Friday, January 18, 2013

Stupid Gringos – Part 4


Steve:

We had to say good-bye to Laura and Jim in Manuel Antonio.  It was fun chasing monkeys with them!

OK.  If you’ve read the title for this blog-post I do have to confess right off the bat that I’m not absolutely certain that this is only the fourth time that we have pulled a bonehead gringo maneuver on this trip. It does sound about right though.  You see, I try to forget as quickly as possible when I have displayed a traveler’s IQ somewhere below the Mason-Dixon line.  So perhaps there have been more than three other instances when I/we have managed less than top-notch higher-order thinking, but I’m sticking with that as my count.  So let it be known that today’s was officially gringo-dufus-move number four.  What did we do?  Have patience grasshopper.  As always, before we get to the juicy part of our story, we have to set the stage.

Back in Manuel Antonio we left until the very last moment the deliberation about where to stay next.  We had three days to blow after Laura and Jim left until my mom stormed the castle and we had no idea where to spend those three days.  So Carol did some of her usual magic and booked us a cottage inland from nowhere and just a bit south of somewhere.  I originally balked at the booking.  The byline was “it’s all about the horses”, and if you are keeping up, you know how I feel about horses.  Plus, it was an extra hour and a half in the wrong direction from where we were going next.  But Carol is the boss, and she was through with looking for places after being rejected by the first dozen or so spots that she attempted to reserve.  So either I was going to suck it up and agree to truly make it all about the horses or I was going to spend the next few hours on the internet myself.  We all know how that turned out.

For Carol and I, the new place was really about the hammock and the view, rather than the horses.

The first hour of driving was cake.  The second was a bit tougher.  Dirt roads in Costa Rica aren’t really dirt (they are more a succession of large boulders mixed in with other smaller boulders) and they absolutely shouldn’t qualify as roads (more like wide deer paths).  We had just decided that indeed we were once again officially lost on one of these “roads” and about to turn around, when, ten meters ahead, appeared the sign that we had been seeking for the last ten minutes (it read, “No Pasar”, loosely translated, by Gandalf among others, as “You shall not pass!”).  Just beyond that was a sign that said “4x4 only”, mocking us as if we could have made it through the last five miles/half hour without four-wheel drive.  There should be a sign reading “persons who are pregnant or have chronic neck or back pain should not attempt to use these roads.” Just beyond that second sign was home, at least for the next two nights, combined with an almost instantaneous drop in blood pressure.

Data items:
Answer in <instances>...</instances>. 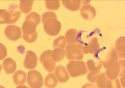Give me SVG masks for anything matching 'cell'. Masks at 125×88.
I'll return each instance as SVG.
<instances>
[{"label": "cell", "mask_w": 125, "mask_h": 88, "mask_svg": "<svg viewBox=\"0 0 125 88\" xmlns=\"http://www.w3.org/2000/svg\"><path fill=\"white\" fill-rule=\"evenodd\" d=\"M38 25L35 21L26 16L22 26V37L25 41L31 43L36 40L38 36L36 28Z\"/></svg>", "instance_id": "1"}, {"label": "cell", "mask_w": 125, "mask_h": 88, "mask_svg": "<svg viewBox=\"0 0 125 88\" xmlns=\"http://www.w3.org/2000/svg\"><path fill=\"white\" fill-rule=\"evenodd\" d=\"M66 68L70 76L73 77L86 74L88 72L86 64L83 61L71 60Z\"/></svg>", "instance_id": "2"}, {"label": "cell", "mask_w": 125, "mask_h": 88, "mask_svg": "<svg viewBox=\"0 0 125 88\" xmlns=\"http://www.w3.org/2000/svg\"><path fill=\"white\" fill-rule=\"evenodd\" d=\"M106 69V75L108 78L110 80L115 79L119 76L125 74V60H118L109 65Z\"/></svg>", "instance_id": "3"}, {"label": "cell", "mask_w": 125, "mask_h": 88, "mask_svg": "<svg viewBox=\"0 0 125 88\" xmlns=\"http://www.w3.org/2000/svg\"><path fill=\"white\" fill-rule=\"evenodd\" d=\"M82 46V44L78 43L68 44L65 51L68 59L70 60H82L83 57Z\"/></svg>", "instance_id": "4"}, {"label": "cell", "mask_w": 125, "mask_h": 88, "mask_svg": "<svg viewBox=\"0 0 125 88\" xmlns=\"http://www.w3.org/2000/svg\"><path fill=\"white\" fill-rule=\"evenodd\" d=\"M43 23L45 32L49 35L55 36L59 34L61 30V24L57 17L47 19Z\"/></svg>", "instance_id": "5"}, {"label": "cell", "mask_w": 125, "mask_h": 88, "mask_svg": "<svg viewBox=\"0 0 125 88\" xmlns=\"http://www.w3.org/2000/svg\"><path fill=\"white\" fill-rule=\"evenodd\" d=\"M27 82L31 88H41L43 84L42 75L36 70L29 71L28 73Z\"/></svg>", "instance_id": "6"}, {"label": "cell", "mask_w": 125, "mask_h": 88, "mask_svg": "<svg viewBox=\"0 0 125 88\" xmlns=\"http://www.w3.org/2000/svg\"><path fill=\"white\" fill-rule=\"evenodd\" d=\"M52 51V50H48L43 52L40 57V60L45 70L49 73L52 72L56 66L55 62L51 58Z\"/></svg>", "instance_id": "7"}, {"label": "cell", "mask_w": 125, "mask_h": 88, "mask_svg": "<svg viewBox=\"0 0 125 88\" xmlns=\"http://www.w3.org/2000/svg\"><path fill=\"white\" fill-rule=\"evenodd\" d=\"M5 34L10 40L15 41L21 37L22 33L20 27L15 25H10L6 28Z\"/></svg>", "instance_id": "8"}, {"label": "cell", "mask_w": 125, "mask_h": 88, "mask_svg": "<svg viewBox=\"0 0 125 88\" xmlns=\"http://www.w3.org/2000/svg\"><path fill=\"white\" fill-rule=\"evenodd\" d=\"M37 62L38 58L35 52L30 51H27L24 62L25 67L29 70L34 69L37 66Z\"/></svg>", "instance_id": "9"}, {"label": "cell", "mask_w": 125, "mask_h": 88, "mask_svg": "<svg viewBox=\"0 0 125 88\" xmlns=\"http://www.w3.org/2000/svg\"><path fill=\"white\" fill-rule=\"evenodd\" d=\"M80 12L81 16L86 20H91L94 18L96 11L95 8L89 4L84 5L81 8Z\"/></svg>", "instance_id": "10"}, {"label": "cell", "mask_w": 125, "mask_h": 88, "mask_svg": "<svg viewBox=\"0 0 125 88\" xmlns=\"http://www.w3.org/2000/svg\"><path fill=\"white\" fill-rule=\"evenodd\" d=\"M100 45L96 37H94L89 42L88 45H83L82 51L85 54L90 53L92 54L99 49Z\"/></svg>", "instance_id": "11"}, {"label": "cell", "mask_w": 125, "mask_h": 88, "mask_svg": "<svg viewBox=\"0 0 125 88\" xmlns=\"http://www.w3.org/2000/svg\"><path fill=\"white\" fill-rule=\"evenodd\" d=\"M18 8V6L14 4H12L9 6L8 11L9 16V24L14 23L19 19L21 13Z\"/></svg>", "instance_id": "12"}, {"label": "cell", "mask_w": 125, "mask_h": 88, "mask_svg": "<svg viewBox=\"0 0 125 88\" xmlns=\"http://www.w3.org/2000/svg\"><path fill=\"white\" fill-rule=\"evenodd\" d=\"M54 73L60 82L65 83L70 78L69 75L63 66H59L56 67Z\"/></svg>", "instance_id": "13"}, {"label": "cell", "mask_w": 125, "mask_h": 88, "mask_svg": "<svg viewBox=\"0 0 125 88\" xmlns=\"http://www.w3.org/2000/svg\"><path fill=\"white\" fill-rule=\"evenodd\" d=\"M3 66L7 74H12L15 72L16 68V63L11 58H6L3 61Z\"/></svg>", "instance_id": "14"}, {"label": "cell", "mask_w": 125, "mask_h": 88, "mask_svg": "<svg viewBox=\"0 0 125 88\" xmlns=\"http://www.w3.org/2000/svg\"><path fill=\"white\" fill-rule=\"evenodd\" d=\"M79 35L78 31L76 29H70L66 33L65 39L68 44L78 43L79 41Z\"/></svg>", "instance_id": "15"}, {"label": "cell", "mask_w": 125, "mask_h": 88, "mask_svg": "<svg viewBox=\"0 0 125 88\" xmlns=\"http://www.w3.org/2000/svg\"><path fill=\"white\" fill-rule=\"evenodd\" d=\"M115 47L118 57L120 58H125V37H120L117 40Z\"/></svg>", "instance_id": "16"}, {"label": "cell", "mask_w": 125, "mask_h": 88, "mask_svg": "<svg viewBox=\"0 0 125 88\" xmlns=\"http://www.w3.org/2000/svg\"><path fill=\"white\" fill-rule=\"evenodd\" d=\"M118 56L115 48H112L108 54L105 61L103 63L104 67L106 68L109 65L117 62Z\"/></svg>", "instance_id": "17"}, {"label": "cell", "mask_w": 125, "mask_h": 88, "mask_svg": "<svg viewBox=\"0 0 125 88\" xmlns=\"http://www.w3.org/2000/svg\"><path fill=\"white\" fill-rule=\"evenodd\" d=\"M26 77L25 72L22 70H18L14 75L13 80L14 83L17 85L24 84L26 82Z\"/></svg>", "instance_id": "18"}, {"label": "cell", "mask_w": 125, "mask_h": 88, "mask_svg": "<svg viewBox=\"0 0 125 88\" xmlns=\"http://www.w3.org/2000/svg\"><path fill=\"white\" fill-rule=\"evenodd\" d=\"M65 55L66 52L64 49L59 48H55L52 51L51 58L54 62H59L63 59Z\"/></svg>", "instance_id": "19"}, {"label": "cell", "mask_w": 125, "mask_h": 88, "mask_svg": "<svg viewBox=\"0 0 125 88\" xmlns=\"http://www.w3.org/2000/svg\"><path fill=\"white\" fill-rule=\"evenodd\" d=\"M62 1L64 7L71 11H77L81 7V1L80 0H63Z\"/></svg>", "instance_id": "20"}, {"label": "cell", "mask_w": 125, "mask_h": 88, "mask_svg": "<svg viewBox=\"0 0 125 88\" xmlns=\"http://www.w3.org/2000/svg\"><path fill=\"white\" fill-rule=\"evenodd\" d=\"M58 81L54 75L51 73L45 77L44 84L45 87L48 88H54L57 85Z\"/></svg>", "instance_id": "21"}, {"label": "cell", "mask_w": 125, "mask_h": 88, "mask_svg": "<svg viewBox=\"0 0 125 88\" xmlns=\"http://www.w3.org/2000/svg\"><path fill=\"white\" fill-rule=\"evenodd\" d=\"M33 3V0L20 1L19 7L21 11L25 13H28L32 10Z\"/></svg>", "instance_id": "22"}, {"label": "cell", "mask_w": 125, "mask_h": 88, "mask_svg": "<svg viewBox=\"0 0 125 88\" xmlns=\"http://www.w3.org/2000/svg\"><path fill=\"white\" fill-rule=\"evenodd\" d=\"M103 64V62L101 61L99 62L98 64H96L93 60H90L87 61L86 65L89 71L91 72L100 70Z\"/></svg>", "instance_id": "23"}, {"label": "cell", "mask_w": 125, "mask_h": 88, "mask_svg": "<svg viewBox=\"0 0 125 88\" xmlns=\"http://www.w3.org/2000/svg\"><path fill=\"white\" fill-rule=\"evenodd\" d=\"M53 45L54 48H59L64 49L66 45L65 38L62 35L58 37L54 41Z\"/></svg>", "instance_id": "24"}, {"label": "cell", "mask_w": 125, "mask_h": 88, "mask_svg": "<svg viewBox=\"0 0 125 88\" xmlns=\"http://www.w3.org/2000/svg\"><path fill=\"white\" fill-rule=\"evenodd\" d=\"M108 80L105 73H102L96 81L97 86L99 88H106Z\"/></svg>", "instance_id": "25"}, {"label": "cell", "mask_w": 125, "mask_h": 88, "mask_svg": "<svg viewBox=\"0 0 125 88\" xmlns=\"http://www.w3.org/2000/svg\"><path fill=\"white\" fill-rule=\"evenodd\" d=\"M9 21V12L5 9H0V24H8Z\"/></svg>", "instance_id": "26"}, {"label": "cell", "mask_w": 125, "mask_h": 88, "mask_svg": "<svg viewBox=\"0 0 125 88\" xmlns=\"http://www.w3.org/2000/svg\"><path fill=\"white\" fill-rule=\"evenodd\" d=\"M46 6L48 10H56L59 9L60 6V2L59 0L45 1Z\"/></svg>", "instance_id": "27"}, {"label": "cell", "mask_w": 125, "mask_h": 88, "mask_svg": "<svg viewBox=\"0 0 125 88\" xmlns=\"http://www.w3.org/2000/svg\"><path fill=\"white\" fill-rule=\"evenodd\" d=\"M101 73L100 70L91 71L87 75V79L90 82L95 83Z\"/></svg>", "instance_id": "28"}, {"label": "cell", "mask_w": 125, "mask_h": 88, "mask_svg": "<svg viewBox=\"0 0 125 88\" xmlns=\"http://www.w3.org/2000/svg\"><path fill=\"white\" fill-rule=\"evenodd\" d=\"M120 81L118 78L113 80L108 79L106 88H121Z\"/></svg>", "instance_id": "29"}, {"label": "cell", "mask_w": 125, "mask_h": 88, "mask_svg": "<svg viewBox=\"0 0 125 88\" xmlns=\"http://www.w3.org/2000/svg\"><path fill=\"white\" fill-rule=\"evenodd\" d=\"M7 55V49L5 46L0 43V60H3Z\"/></svg>", "instance_id": "30"}, {"label": "cell", "mask_w": 125, "mask_h": 88, "mask_svg": "<svg viewBox=\"0 0 125 88\" xmlns=\"http://www.w3.org/2000/svg\"><path fill=\"white\" fill-rule=\"evenodd\" d=\"M42 23L47 19L54 17H57L56 14L53 12L47 11L43 13L42 15Z\"/></svg>", "instance_id": "31"}, {"label": "cell", "mask_w": 125, "mask_h": 88, "mask_svg": "<svg viewBox=\"0 0 125 88\" xmlns=\"http://www.w3.org/2000/svg\"><path fill=\"white\" fill-rule=\"evenodd\" d=\"M82 88H97L94 85L90 83H88L83 86Z\"/></svg>", "instance_id": "32"}, {"label": "cell", "mask_w": 125, "mask_h": 88, "mask_svg": "<svg viewBox=\"0 0 125 88\" xmlns=\"http://www.w3.org/2000/svg\"><path fill=\"white\" fill-rule=\"evenodd\" d=\"M125 75H122L121 78L120 80L121 81L122 85V86L124 88L125 87Z\"/></svg>", "instance_id": "33"}, {"label": "cell", "mask_w": 125, "mask_h": 88, "mask_svg": "<svg viewBox=\"0 0 125 88\" xmlns=\"http://www.w3.org/2000/svg\"><path fill=\"white\" fill-rule=\"evenodd\" d=\"M16 88H29L25 85H20L18 86Z\"/></svg>", "instance_id": "34"}, {"label": "cell", "mask_w": 125, "mask_h": 88, "mask_svg": "<svg viewBox=\"0 0 125 88\" xmlns=\"http://www.w3.org/2000/svg\"><path fill=\"white\" fill-rule=\"evenodd\" d=\"M2 68V67L1 65L0 64V72H1V70Z\"/></svg>", "instance_id": "35"}, {"label": "cell", "mask_w": 125, "mask_h": 88, "mask_svg": "<svg viewBox=\"0 0 125 88\" xmlns=\"http://www.w3.org/2000/svg\"><path fill=\"white\" fill-rule=\"evenodd\" d=\"M0 88H6L5 87L1 85H0Z\"/></svg>", "instance_id": "36"}]
</instances>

-- WHAT IS REQUIRED --
Write out the passage of the travel blog post starting with "Friday, January 18, 2013" and going on through "set the stage.", word for word. The material isn't needed here.

-- ANSWER --
Friday, January 18, 2013

Stupid Gringos – Part 4


Steve:

We had to say good-bye to Laura and Jim in Manuel Antonio.  It was fun chasing monkeys with them!

OK.  If you’ve read the title for this blog-post I do have to confess right off the bat that I’m not absolutely certain that this is only the fourth time that we have pulled a bonehead gringo maneuver on this trip. It does sound about right though.  You see, I try to forget as quickly as possible when I have displayed a traveler’s IQ somewhere below the Mason-Dixon line.  So perhaps there have been more than three other instances when I/we have managed less than top-notch higher-order thinking, but I’m sticking with that as my count.  So let it be known that today’s was officially gringo-dufus-move number four.  What did we do?  Have patience grasshopper.  As always, before we get to the juicy part of our story, we have to set the stage.